Implant placed too deep, anterior

Today i inserted imediat postextractional a Bredent copaSky 4x14, in socket 21, after a Root fracture in the middle.third.

The case was made using a radiologic surgical Guide. The extraction was perfect, without any bucal bone fracture, or trauma for the soft tissue.

The torque was poor around 25 Ncm. I tried to engaged more apically but stilul no high torque, stilll 20-25 Ncm.

I made buccal gbr with bone graft, prf, and CTG. The implant îs 5 mm bucal , drom the gingival margin, and 3 mm from.the buccal plate. I made a customed healing abutment.

Should i make.a maryland? Or reentry, remove the implant and put a megagen 4.5x13, and try to load?

Thank You.

Was a fully digital surgical guide used? Why did the implant appear to be placed too deep? Looking at Figure 2, the labial bone plate seems very intact. If I were performing the surgery, I would not raise a flap, but rather place bone graft material coronally in the jumping distance, compact it, and then perform a simple free gingival graft. As for the current situation, you could make a temporary denture with a transparent vacuum-formed spacer.

Could you remove the implant, place some fine small particle cancellous bone with a small syringe and then drive the implant in to a more superficial depth and get better primary stability?

Yes, it was fully digital, but trying to gain more stabilite, i Have drilled longer than the planning, thats why its a bit deeper than i whant.

I performed everythyng You said.
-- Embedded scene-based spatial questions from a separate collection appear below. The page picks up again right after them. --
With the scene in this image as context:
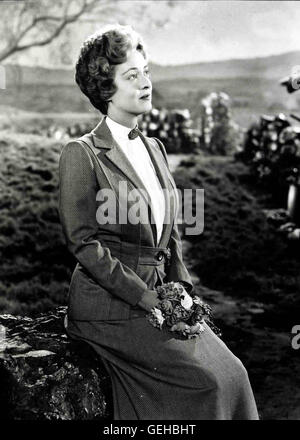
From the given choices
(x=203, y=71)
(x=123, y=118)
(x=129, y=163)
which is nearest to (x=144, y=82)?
(x=123, y=118)

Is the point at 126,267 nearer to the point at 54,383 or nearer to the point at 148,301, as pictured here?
the point at 148,301

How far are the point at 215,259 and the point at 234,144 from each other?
1.84 meters

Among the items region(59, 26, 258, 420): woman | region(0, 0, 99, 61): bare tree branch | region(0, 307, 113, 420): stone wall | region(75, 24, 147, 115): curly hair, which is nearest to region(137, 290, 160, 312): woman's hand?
region(59, 26, 258, 420): woman

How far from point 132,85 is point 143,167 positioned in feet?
1.11

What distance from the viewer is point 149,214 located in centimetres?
254

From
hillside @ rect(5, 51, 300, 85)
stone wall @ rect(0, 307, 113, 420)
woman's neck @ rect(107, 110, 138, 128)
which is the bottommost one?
stone wall @ rect(0, 307, 113, 420)

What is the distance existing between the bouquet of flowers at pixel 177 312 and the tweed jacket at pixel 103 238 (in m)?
0.08

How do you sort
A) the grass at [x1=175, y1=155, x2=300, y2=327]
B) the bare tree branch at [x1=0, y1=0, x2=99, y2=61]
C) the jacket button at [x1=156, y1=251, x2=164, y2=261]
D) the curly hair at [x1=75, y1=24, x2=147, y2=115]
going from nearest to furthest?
1. the curly hair at [x1=75, y1=24, x2=147, y2=115]
2. the jacket button at [x1=156, y1=251, x2=164, y2=261]
3. the grass at [x1=175, y1=155, x2=300, y2=327]
4. the bare tree branch at [x1=0, y1=0, x2=99, y2=61]

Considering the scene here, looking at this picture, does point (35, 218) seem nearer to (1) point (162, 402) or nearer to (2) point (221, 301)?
(2) point (221, 301)

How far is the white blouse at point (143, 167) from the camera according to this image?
2.58 meters

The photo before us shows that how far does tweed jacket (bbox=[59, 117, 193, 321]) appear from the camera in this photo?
241 cm

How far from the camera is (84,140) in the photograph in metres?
2.52

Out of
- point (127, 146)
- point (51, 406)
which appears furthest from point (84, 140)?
point (51, 406)

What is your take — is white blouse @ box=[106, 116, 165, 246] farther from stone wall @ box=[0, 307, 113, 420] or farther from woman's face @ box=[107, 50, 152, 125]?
stone wall @ box=[0, 307, 113, 420]
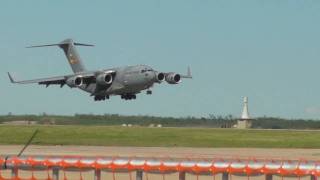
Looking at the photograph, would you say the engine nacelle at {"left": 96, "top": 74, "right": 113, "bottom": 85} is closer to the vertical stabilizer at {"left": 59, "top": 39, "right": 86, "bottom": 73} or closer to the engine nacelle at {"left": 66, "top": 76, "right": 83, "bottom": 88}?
the engine nacelle at {"left": 66, "top": 76, "right": 83, "bottom": 88}

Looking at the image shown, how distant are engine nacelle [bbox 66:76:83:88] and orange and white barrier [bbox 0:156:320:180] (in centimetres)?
6441

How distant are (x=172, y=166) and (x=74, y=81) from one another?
2589 inches

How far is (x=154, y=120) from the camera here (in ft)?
448

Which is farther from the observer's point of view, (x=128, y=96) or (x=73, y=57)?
(x=73, y=57)

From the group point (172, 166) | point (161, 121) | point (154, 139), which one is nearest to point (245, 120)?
point (161, 121)

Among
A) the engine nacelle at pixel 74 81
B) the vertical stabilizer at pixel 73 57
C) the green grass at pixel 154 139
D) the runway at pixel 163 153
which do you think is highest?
the vertical stabilizer at pixel 73 57

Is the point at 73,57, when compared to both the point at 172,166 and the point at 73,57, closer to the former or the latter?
the point at 73,57

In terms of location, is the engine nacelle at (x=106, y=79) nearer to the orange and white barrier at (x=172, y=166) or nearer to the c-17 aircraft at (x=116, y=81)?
the c-17 aircraft at (x=116, y=81)

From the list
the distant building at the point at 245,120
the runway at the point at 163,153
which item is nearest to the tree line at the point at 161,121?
the distant building at the point at 245,120

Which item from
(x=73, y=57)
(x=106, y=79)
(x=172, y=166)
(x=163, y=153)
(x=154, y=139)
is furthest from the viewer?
(x=73, y=57)

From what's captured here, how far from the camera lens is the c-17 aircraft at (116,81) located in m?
74.6

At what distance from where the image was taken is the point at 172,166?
45.6 ft

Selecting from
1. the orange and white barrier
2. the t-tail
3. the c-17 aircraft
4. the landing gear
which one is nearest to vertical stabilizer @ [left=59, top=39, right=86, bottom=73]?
the t-tail

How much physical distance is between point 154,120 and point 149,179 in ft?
382
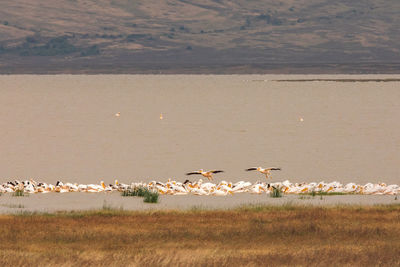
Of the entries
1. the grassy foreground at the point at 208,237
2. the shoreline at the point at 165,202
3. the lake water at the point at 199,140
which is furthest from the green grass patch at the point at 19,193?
the lake water at the point at 199,140

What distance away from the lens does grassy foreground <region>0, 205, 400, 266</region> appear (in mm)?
15359

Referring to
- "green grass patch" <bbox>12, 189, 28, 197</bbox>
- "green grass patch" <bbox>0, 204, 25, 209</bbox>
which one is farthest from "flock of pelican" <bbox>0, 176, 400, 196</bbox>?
"green grass patch" <bbox>0, 204, 25, 209</bbox>

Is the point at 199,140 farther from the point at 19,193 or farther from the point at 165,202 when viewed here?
the point at 165,202

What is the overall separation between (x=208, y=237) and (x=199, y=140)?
104ft

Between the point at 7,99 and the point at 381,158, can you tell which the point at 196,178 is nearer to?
the point at 381,158

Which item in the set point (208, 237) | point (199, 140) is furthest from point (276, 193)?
point (199, 140)

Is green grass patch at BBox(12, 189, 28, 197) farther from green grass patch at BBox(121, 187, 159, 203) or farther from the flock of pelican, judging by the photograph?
green grass patch at BBox(121, 187, 159, 203)

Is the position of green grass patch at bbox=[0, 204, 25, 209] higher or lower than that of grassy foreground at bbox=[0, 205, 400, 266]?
lower

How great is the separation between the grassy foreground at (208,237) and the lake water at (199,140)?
1142 cm

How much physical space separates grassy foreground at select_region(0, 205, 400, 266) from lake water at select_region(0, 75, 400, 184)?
37.5 feet

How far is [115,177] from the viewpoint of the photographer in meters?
32.7

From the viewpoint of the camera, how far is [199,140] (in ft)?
161

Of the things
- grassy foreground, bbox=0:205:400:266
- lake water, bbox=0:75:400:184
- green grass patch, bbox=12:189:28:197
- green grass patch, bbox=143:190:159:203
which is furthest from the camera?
lake water, bbox=0:75:400:184

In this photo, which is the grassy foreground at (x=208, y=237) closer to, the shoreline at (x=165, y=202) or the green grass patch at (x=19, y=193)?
the shoreline at (x=165, y=202)
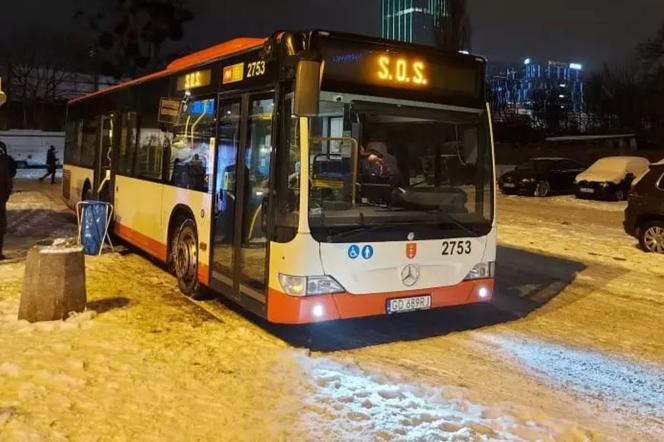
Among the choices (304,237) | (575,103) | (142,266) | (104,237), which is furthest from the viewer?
(575,103)

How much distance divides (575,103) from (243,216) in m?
57.6

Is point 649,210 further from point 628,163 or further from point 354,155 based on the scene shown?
point 628,163

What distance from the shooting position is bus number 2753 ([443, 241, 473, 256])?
654cm

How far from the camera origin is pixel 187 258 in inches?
321

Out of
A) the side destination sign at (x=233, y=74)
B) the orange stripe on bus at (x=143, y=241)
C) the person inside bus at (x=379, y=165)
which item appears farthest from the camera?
the orange stripe on bus at (x=143, y=241)

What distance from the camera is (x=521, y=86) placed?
60312 millimetres

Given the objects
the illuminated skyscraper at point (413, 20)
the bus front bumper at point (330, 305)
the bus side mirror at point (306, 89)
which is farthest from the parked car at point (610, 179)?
the bus side mirror at point (306, 89)

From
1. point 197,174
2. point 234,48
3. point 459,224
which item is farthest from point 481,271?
point 234,48

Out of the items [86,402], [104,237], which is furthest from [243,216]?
[104,237]

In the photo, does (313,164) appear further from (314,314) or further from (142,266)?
(142,266)

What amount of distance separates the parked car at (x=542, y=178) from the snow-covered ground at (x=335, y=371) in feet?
59.0

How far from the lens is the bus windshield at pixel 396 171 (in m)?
5.92

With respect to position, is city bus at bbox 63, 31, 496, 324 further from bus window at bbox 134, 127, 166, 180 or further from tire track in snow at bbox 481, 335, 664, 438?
bus window at bbox 134, 127, 166, 180

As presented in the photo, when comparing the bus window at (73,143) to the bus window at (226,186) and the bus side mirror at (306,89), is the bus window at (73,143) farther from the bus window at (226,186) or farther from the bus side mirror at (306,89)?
the bus side mirror at (306,89)
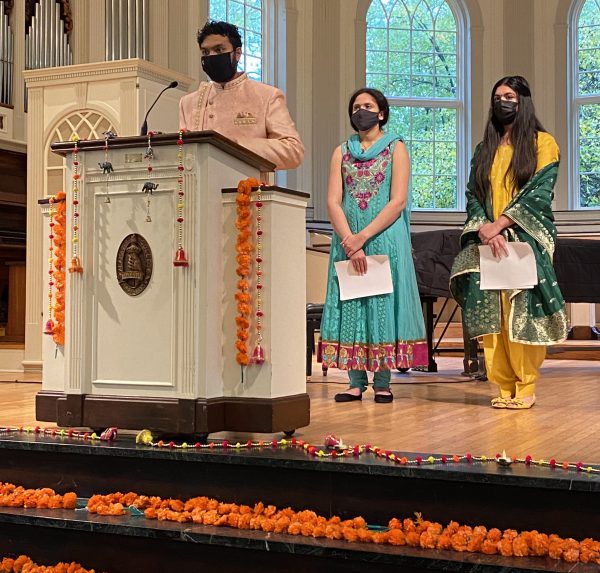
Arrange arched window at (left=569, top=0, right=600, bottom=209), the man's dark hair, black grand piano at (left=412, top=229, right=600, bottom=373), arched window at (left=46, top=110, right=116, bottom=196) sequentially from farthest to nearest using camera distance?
arched window at (left=569, top=0, right=600, bottom=209) < arched window at (left=46, top=110, right=116, bottom=196) < black grand piano at (left=412, top=229, right=600, bottom=373) < the man's dark hair

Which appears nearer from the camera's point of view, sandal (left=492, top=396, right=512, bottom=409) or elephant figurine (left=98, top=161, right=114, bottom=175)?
elephant figurine (left=98, top=161, right=114, bottom=175)

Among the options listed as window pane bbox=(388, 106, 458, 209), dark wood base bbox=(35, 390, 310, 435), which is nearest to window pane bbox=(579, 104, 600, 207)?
window pane bbox=(388, 106, 458, 209)

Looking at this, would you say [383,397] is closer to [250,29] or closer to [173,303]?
[173,303]

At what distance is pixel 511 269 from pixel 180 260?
Result: 171 cm

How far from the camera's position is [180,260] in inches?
113

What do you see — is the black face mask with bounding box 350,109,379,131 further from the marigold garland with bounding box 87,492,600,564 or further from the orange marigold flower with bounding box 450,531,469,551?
the orange marigold flower with bounding box 450,531,469,551

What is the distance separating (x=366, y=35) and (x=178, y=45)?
3.44 m

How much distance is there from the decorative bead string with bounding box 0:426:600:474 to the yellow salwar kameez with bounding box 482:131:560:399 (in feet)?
4.80

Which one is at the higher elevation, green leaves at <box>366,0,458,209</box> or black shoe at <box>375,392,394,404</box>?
green leaves at <box>366,0,458,209</box>

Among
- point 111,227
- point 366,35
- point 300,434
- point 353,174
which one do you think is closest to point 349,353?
point 353,174

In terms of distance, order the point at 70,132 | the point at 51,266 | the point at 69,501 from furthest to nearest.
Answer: the point at 70,132 → the point at 51,266 → the point at 69,501

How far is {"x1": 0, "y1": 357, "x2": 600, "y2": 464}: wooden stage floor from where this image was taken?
2926 mm

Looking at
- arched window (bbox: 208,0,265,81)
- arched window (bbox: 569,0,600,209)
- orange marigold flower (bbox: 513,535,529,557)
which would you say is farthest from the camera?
arched window (bbox: 569,0,600,209)

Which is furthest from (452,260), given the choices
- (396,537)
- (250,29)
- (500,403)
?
(250,29)
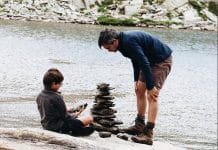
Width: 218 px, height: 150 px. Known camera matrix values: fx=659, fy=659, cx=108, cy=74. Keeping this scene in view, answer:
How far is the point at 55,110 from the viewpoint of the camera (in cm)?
1247

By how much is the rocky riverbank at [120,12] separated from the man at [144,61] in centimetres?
7544

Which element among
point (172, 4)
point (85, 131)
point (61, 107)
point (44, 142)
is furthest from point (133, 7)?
point (44, 142)

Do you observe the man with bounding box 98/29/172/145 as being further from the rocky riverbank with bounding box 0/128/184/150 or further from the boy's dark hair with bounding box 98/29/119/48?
the rocky riverbank with bounding box 0/128/184/150

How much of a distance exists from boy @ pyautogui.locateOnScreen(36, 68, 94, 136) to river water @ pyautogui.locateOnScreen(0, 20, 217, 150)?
5809mm

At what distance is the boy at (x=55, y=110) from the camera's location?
12367 mm

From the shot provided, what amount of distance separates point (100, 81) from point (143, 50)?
1935 centimetres

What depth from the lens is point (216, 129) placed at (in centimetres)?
2253

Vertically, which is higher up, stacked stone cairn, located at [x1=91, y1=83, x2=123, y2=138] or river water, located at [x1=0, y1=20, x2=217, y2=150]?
stacked stone cairn, located at [x1=91, y1=83, x2=123, y2=138]

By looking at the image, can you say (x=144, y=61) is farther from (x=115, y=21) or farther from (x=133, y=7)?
(x=133, y=7)

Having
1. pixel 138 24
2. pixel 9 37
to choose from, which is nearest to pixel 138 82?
pixel 9 37

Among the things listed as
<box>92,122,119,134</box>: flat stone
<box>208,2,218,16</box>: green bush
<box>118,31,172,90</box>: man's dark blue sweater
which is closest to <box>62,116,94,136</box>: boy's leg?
<box>92,122,119,134</box>: flat stone

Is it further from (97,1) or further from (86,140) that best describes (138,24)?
(86,140)

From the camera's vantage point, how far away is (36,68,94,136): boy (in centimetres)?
1237

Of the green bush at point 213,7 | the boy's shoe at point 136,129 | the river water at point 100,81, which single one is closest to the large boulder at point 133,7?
the green bush at point 213,7
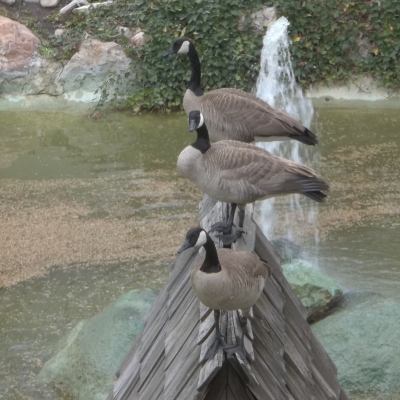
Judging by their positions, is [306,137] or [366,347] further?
[306,137]

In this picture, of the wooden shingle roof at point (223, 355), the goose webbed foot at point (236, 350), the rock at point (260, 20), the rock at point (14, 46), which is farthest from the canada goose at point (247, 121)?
the rock at point (14, 46)

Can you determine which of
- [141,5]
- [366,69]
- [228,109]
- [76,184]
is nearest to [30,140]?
[76,184]

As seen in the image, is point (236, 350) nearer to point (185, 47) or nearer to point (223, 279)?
point (223, 279)

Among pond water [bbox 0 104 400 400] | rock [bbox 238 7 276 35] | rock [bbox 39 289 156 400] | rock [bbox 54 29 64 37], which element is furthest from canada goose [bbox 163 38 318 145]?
rock [bbox 54 29 64 37]

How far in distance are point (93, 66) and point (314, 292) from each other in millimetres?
7136

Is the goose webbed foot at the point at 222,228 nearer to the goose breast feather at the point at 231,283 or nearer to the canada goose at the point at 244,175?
the canada goose at the point at 244,175

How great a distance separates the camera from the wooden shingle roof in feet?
7.68

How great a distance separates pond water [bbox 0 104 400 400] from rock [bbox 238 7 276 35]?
1765 millimetres

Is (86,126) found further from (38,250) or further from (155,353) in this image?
(155,353)

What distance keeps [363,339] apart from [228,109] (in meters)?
1.78

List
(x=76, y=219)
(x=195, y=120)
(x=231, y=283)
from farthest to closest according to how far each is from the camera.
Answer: (x=76, y=219)
(x=195, y=120)
(x=231, y=283)

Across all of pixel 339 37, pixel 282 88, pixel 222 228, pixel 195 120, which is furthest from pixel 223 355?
pixel 339 37

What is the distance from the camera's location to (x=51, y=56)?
12.1 metres

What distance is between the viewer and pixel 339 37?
38.9 feet
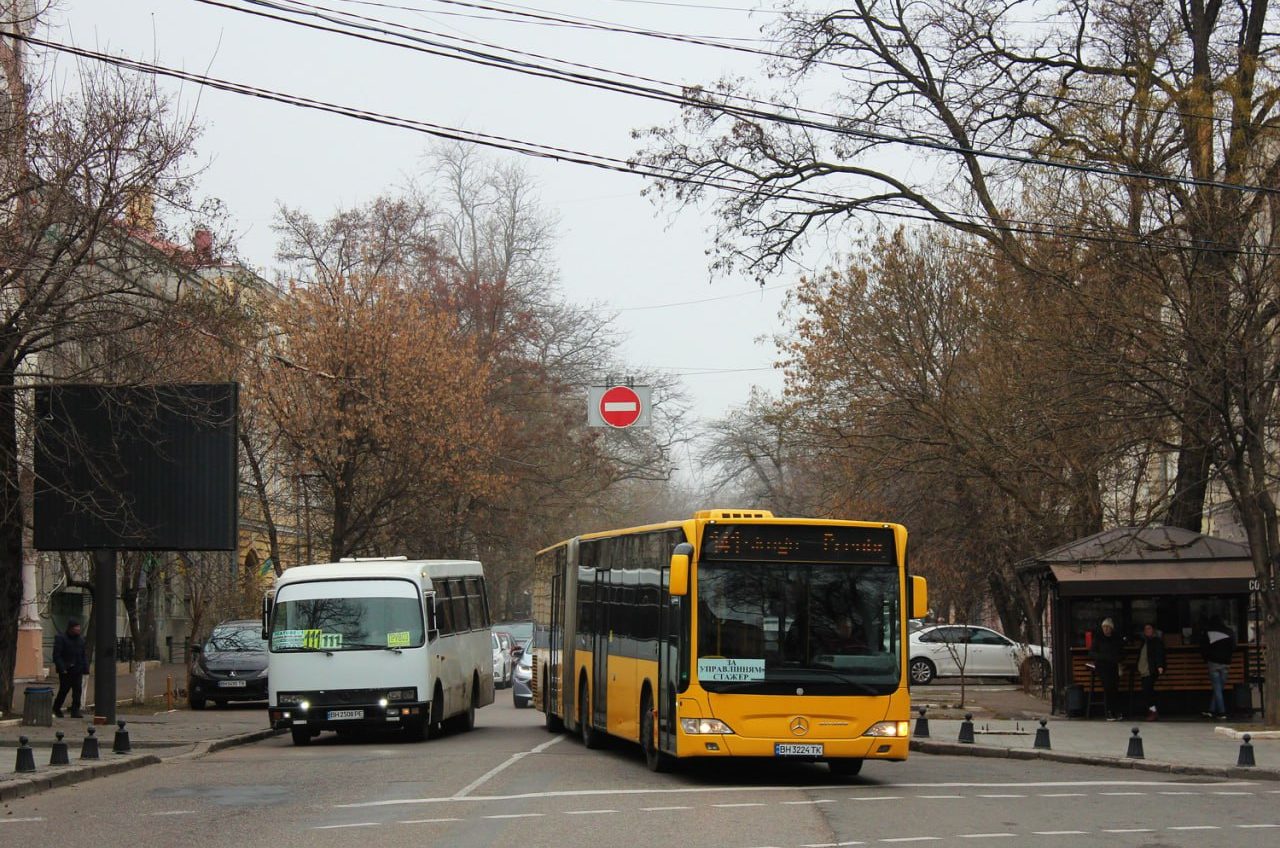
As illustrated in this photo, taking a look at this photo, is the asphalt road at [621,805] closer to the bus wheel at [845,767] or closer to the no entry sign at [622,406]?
the bus wheel at [845,767]

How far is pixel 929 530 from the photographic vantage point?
4094cm

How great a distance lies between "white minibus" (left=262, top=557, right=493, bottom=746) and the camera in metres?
23.1

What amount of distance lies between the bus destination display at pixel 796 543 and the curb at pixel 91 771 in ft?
23.3

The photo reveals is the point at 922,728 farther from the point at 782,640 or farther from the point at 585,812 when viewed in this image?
the point at 585,812

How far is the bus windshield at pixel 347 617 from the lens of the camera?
2334 cm

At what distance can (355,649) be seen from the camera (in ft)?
76.6

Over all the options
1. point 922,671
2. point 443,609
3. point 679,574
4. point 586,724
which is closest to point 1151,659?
point 586,724

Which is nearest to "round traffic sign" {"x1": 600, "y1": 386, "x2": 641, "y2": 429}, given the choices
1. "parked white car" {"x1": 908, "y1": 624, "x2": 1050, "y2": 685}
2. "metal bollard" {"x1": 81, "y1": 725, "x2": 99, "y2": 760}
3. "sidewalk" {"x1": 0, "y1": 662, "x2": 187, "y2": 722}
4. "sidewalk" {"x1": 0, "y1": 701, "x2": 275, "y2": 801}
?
→ "sidewalk" {"x1": 0, "y1": 701, "x2": 275, "y2": 801}

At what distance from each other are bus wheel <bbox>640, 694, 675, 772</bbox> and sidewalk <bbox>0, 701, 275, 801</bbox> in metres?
6.10

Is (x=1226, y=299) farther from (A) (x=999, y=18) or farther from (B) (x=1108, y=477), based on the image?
(A) (x=999, y=18)

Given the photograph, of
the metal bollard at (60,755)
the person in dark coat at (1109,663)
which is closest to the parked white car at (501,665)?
the person in dark coat at (1109,663)

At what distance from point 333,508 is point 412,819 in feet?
101

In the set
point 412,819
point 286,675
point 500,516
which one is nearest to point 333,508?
point 500,516

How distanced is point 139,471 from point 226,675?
8.84 metres
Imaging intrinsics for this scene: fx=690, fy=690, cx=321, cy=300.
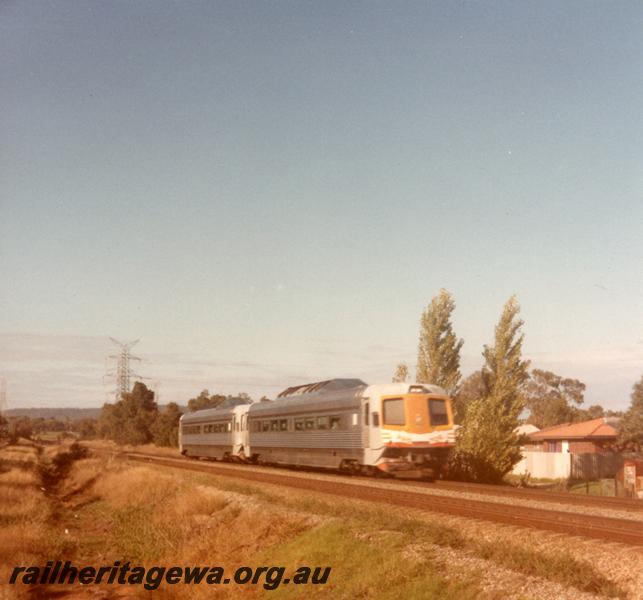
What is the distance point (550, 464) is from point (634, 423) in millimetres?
9076

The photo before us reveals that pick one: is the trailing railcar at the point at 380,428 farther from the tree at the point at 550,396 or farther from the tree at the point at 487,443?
the tree at the point at 550,396

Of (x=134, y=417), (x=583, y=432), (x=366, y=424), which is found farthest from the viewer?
(x=134, y=417)

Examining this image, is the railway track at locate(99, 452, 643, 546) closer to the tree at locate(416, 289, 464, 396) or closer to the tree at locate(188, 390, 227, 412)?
the tree at locate(416, 289, 464, 396)

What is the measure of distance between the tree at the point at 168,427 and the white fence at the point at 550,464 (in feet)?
127

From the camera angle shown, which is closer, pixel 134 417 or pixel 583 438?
pixel 583 438

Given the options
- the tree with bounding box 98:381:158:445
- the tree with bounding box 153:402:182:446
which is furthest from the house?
the tree with bounding box 98:381:158:445

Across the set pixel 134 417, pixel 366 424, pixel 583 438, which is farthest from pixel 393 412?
pixel 134 417

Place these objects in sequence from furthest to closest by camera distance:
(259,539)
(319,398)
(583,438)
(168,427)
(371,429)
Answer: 1. (168,427)
2. (583,438)
3. (319,398)
4. (371,429)
5. (259,539)

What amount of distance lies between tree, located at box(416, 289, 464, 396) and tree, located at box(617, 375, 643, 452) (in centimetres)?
2039

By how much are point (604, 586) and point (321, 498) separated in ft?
34.1

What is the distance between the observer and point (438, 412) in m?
23.6

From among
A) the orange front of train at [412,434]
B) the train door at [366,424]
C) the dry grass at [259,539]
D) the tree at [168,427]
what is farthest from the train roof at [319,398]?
the tree at [168,427]

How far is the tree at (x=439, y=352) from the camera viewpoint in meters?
39.3

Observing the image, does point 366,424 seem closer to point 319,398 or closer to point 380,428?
point 380,428
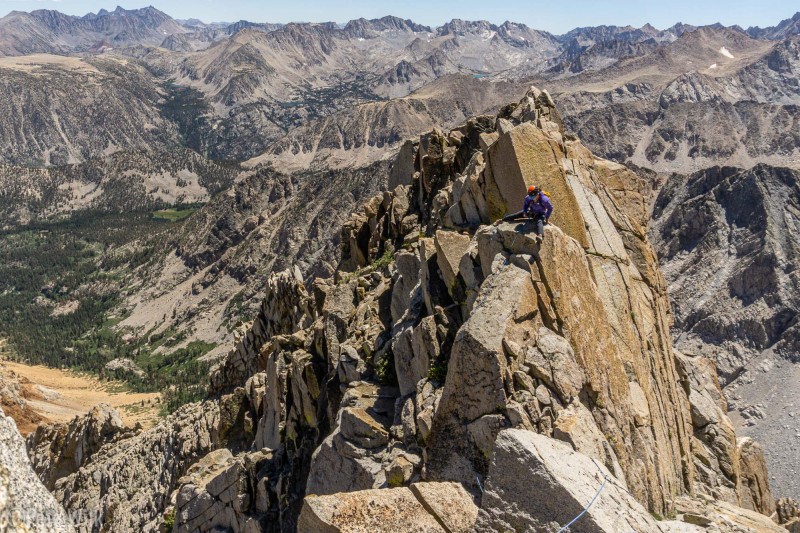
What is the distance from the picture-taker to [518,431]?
13.6 m

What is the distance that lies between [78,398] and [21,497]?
5390 inches

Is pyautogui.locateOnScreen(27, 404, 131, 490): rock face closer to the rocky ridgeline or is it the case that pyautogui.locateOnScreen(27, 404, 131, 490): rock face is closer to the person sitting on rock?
the rocky ridgeline

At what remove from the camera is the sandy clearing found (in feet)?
344

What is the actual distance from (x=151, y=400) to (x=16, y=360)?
3014 inches

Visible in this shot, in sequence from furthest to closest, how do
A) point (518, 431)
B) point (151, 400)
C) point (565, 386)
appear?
point (151, 400) → point (565, 386) → point (518, 431)

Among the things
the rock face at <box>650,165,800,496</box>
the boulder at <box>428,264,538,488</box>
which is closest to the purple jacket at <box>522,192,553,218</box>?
the boulder at <box>428,264,538,488</box>

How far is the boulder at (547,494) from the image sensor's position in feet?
39.7

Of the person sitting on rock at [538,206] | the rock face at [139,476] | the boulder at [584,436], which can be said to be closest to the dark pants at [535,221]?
the person sitting on rock at [538,206]

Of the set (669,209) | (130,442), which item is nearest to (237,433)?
(130,442)

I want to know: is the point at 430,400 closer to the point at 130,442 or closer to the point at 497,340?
the point at 497,340

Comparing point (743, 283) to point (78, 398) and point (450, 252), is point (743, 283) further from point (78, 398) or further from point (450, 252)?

Filled the gap, whith sticky bone, and CTg, and then a customed healing abutment.

My concerns are on a long tem, estetichs considerations. From your experience how earlly can this implant be loaded? With a screwed temporary crown?

It is a good ideea, i should Have done IT at that time.

Rather than remove-retraumatize why not leave it in place… I am still loyal to Zimmerr TSV which is an old school fixture design so I am not a faithful disciple of the “Zero Bone Loss” concept but this appears to be a fixture designed with this concept in mind. Given that “Zero Bone Loss” is so widely accepted and promised within the implant industry isn’t this an acceptable placement? It is only a problem if you experience circumferential bone loss around the fixture and per the manufacturers promise that will not happen here so you should be fine. Leave it and let the promise of the design handle the rest!!!

If this is true then why did you need to perform buccal gbr with bone graft, PRF, and CTG???

Sorry, a simple sticky bone was masez for filling the gap between the bucal bone and implant, and the CTg was made for thickening the gingival.